San Francisco de Asís, al igual que
el otoño, abandonaba a regañadientes el óleo de cal ardiente de las casas del
Barrio para enfrentarse a la sobriedad del invierno exhalada por entre las
piedras de la Muralla. Con su báculo de cruz asentado con firmeza en el podio
de la fuente, el santo echaba un paso adelante, con expresión seria, mientras sujetaba
con la otra mano, con ademán receloso, quien sabe si no los secretos de la
estación o la métrica de su arcana música. En la pila de quietas aguas, del
color apacible del océano en estas fechas, esmeraldas, como un espejo donde no
me veía y tampoco tenía miedo ni de verme ni de no verme reflejado, un soplo
removía su superficie con ondas que deshacían su azogue, y con las que me convencí
del paso del tiempo, el mío, en una metáfora de las líneas cimbreantes de mi
vida vivida, circulares, sobre todo las que recorren mi cara, las arrugas o asombros
fruncidos como notas redondas en las comisuras de mis ojos o en el termómetro delicado
según la curva de mi boca. En las plantas, tiesas y verdeantes, todavía de una
frescura intemperante, quise ver y no pude los renacimientos de la vida, como
todas esas hojas que han caído de los árboles y de las que se creen estaban
muertas, no, brotarán nuevas en primavera. Asimismo éstas, ayer, componían,
escribían, entre las sordinas de la melancolía, en los efluvios de los grifos
abiertos, la música de este otoño que ha llegado tarde y se va muy pronto. Tras
el Franciscano, como un aura descosida, un abigarrado telón de fronda pajiza, caqui
y glauca, la de los árboles de fibrosos armazones, escombreras de los rayos de
sol que quedaron atrapados en la tierra.
“¿Qué dices patrón?” “No, no puedo
acelerar el paso puesto que estoy parado, con las manos inertes por la frialdad
de los hierros de tu balaustrada” “Sí, ya sé, a medida que reduzca la velocidad
de las notas, van quedando atrás pequeños elementos… la solidez… la plica…”

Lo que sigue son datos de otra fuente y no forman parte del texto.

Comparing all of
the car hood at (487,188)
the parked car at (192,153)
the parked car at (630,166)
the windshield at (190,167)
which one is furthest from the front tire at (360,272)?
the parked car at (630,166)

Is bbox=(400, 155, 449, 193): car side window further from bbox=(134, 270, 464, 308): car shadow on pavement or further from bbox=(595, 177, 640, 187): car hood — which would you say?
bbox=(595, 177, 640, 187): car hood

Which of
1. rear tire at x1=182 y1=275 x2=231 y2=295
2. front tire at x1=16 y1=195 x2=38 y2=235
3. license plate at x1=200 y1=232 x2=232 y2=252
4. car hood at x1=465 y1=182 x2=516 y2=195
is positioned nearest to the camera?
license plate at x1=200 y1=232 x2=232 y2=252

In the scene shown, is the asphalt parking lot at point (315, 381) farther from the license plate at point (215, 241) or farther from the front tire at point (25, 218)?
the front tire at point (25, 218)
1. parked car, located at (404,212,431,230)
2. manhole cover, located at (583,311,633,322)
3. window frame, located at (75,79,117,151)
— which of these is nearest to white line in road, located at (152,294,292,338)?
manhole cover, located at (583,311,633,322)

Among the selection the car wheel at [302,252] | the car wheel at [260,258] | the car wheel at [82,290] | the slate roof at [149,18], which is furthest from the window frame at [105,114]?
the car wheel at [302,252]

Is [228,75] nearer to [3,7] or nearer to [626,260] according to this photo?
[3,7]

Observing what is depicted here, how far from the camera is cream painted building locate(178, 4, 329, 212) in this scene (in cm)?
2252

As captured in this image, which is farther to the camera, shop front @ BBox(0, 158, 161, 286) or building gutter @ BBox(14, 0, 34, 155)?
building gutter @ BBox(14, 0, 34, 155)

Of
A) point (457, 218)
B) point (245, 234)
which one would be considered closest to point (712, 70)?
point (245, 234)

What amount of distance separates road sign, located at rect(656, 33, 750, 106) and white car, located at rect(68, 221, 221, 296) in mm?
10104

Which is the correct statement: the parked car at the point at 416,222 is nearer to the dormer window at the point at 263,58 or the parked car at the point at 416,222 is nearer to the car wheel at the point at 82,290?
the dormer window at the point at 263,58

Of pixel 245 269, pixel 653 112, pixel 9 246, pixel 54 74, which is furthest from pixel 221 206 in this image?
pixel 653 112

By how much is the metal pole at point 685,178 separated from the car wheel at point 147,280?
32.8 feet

“Pues claro… Si voy más deprisa añadiré partes a la nota…” “¿Es eso?”
San Francisco me invitó a
acompañarlo, sonó un desgarro en el pedestal y tras el empuje que separó sus
sandalias de la piedra, para juntos recrearnos con la música que nos llegaba
como el silbido imperceptible de una de las notas musicales u hojas desprendidas
de los árboles. Acompañarlo con un caminar normal, expectante, dispuesto a que
cuando él y yo paráramos fuera en el milagro de iniciar otros pasos etéreos por
las vibraciones de la música. No era andar por andar, sino andar con ritmo, con
un compás parecido al que poco antes me guiaba a través de un rítmico golpeteo,
más fuerte, menos fuerte, más veloz, menos rápido, de mis pies en el empedrado.
Tanto que no hizo falta que echara mi vista a un lado para comprobar la
agitación de las notas musicales o las hojas en su colocación en el pentagrama
diseñado con las líneas de mármol de la Alameda; y esta vez no era por acción
de la vivaracha corriente, no, como si las notas quisiesen ir o en verdad
fuesen más rápido en la dimensión o autonomía que la música les concedía, la
magia en movimiento del gancho o corchete que reducía el valor de aquellas a la
mitad. Un vaivén de una hoja aquí, envés de corchea con plica y con la mitad
del valor de una negra, un pequeño deslizamiento en la de allí, haz de semicorchea
con dos plicas, con la mitad del valor de una corchea, una octava…
Ininteligibles estas apreciaciones,
o reminiscencias, que mi mente, o mi instinto, o mi aliento, sin ninguna
educación musical quizás hasta entonces, me infundían en el modo o de cómo
tenía que reanudar mi caminar junto a San Francisco de Asís, el cual tenía que seguir
siendo normal, vale que al principio ni muy alocado ni muy apocado, (nota negra
o paso), para oír o deleitarnos de la composición musical en homenaje al final
de este otoño, y en la que nos fundiríamos, (corchea), corriendo como almas que
lleva el diablo y con perdón por la irreverencia ante mi ilustre y seráfica compañía,
(semicorchea). De acuerdo. Apasionante.